The problem with the 10-point system is I have never gone past a 6, and when I did, it was never a compliment because all it really ever said was, “Only on my drunkest, loneliest night.” Thus, if I haven’t ever really gone past a 6, what are numbers 1-5 for? On a scale of 1-10, I never go lower than a 5, because I know it would only make me a 10-point jerk. Only once have I heard a man go to a 5, and as I recall, it was because she had nine toes and a bad weave, which is totally unfair. Every woman has a bad weave once or twice in her life, that is no reason to give her a 5. This is why a 5-point rating system is more than adequate, because with it, lines are clearly drawn. Allow me to break it down: 1 - I would never ever. 2 – I would never. 3 – I would, probably, maybe (It should be noted, most women will fall here). 4 – I would. 5 – I would right now, tomorrow, and if we would’ve met yesterday, then, too.

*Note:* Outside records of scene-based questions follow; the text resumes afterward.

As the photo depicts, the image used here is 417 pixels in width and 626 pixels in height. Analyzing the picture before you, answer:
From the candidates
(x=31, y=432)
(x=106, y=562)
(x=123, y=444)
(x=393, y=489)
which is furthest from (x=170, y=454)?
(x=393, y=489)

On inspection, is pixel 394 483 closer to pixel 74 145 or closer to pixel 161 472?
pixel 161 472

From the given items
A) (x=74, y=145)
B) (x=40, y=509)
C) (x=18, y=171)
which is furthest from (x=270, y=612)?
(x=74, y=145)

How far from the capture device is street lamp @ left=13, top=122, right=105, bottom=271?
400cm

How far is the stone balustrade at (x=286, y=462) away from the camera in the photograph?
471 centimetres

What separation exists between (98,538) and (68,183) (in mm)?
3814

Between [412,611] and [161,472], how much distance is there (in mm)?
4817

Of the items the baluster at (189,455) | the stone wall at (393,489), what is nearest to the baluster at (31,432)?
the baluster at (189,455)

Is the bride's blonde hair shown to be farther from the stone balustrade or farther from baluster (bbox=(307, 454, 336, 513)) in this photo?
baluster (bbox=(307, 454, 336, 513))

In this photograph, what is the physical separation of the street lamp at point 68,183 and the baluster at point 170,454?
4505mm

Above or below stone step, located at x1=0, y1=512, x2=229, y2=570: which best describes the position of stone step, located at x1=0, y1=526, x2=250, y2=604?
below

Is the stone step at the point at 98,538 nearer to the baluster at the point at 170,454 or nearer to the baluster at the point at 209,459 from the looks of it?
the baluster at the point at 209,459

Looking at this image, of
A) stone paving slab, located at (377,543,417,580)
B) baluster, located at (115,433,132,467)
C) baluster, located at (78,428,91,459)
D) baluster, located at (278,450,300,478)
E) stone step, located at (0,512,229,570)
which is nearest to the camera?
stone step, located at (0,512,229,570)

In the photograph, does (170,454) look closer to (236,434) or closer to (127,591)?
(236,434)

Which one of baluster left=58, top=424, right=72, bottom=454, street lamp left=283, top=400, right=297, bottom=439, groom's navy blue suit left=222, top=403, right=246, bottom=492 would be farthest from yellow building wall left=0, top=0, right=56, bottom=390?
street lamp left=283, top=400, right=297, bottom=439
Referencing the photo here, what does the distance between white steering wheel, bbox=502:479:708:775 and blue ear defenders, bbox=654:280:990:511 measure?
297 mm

See how easy that is? Not only does the 3 help make a clear distinction between the haves and the wishes-they-had-its, but for the haves, it cuts down on a lot of the hyperbole men usually like to give to women who are an 8 and above on the 10-point scale.

Conclusion

No man would do something to a 10, they wouldn’t do to an 8, and the difference between an 8, 9, and 10 usually comes down to something outside of looks, like how good she can make a grilled cheese sandwich. The other problem with a 10? Whenever a man gives it to a woman, it only encourages his friends to pick said 10 apart brutally, which is unfair to her. If anything, I am now reserving the 10 for those women who, on the old rating system, I called an 11. On the 5-point system, those women — the Halle Berry-types I only see every few months or so — can be given a 10, which is to say, they’re twice as fine as any 5 I see. This system is much better. Someone needs to get me an Apple Think Different poster too.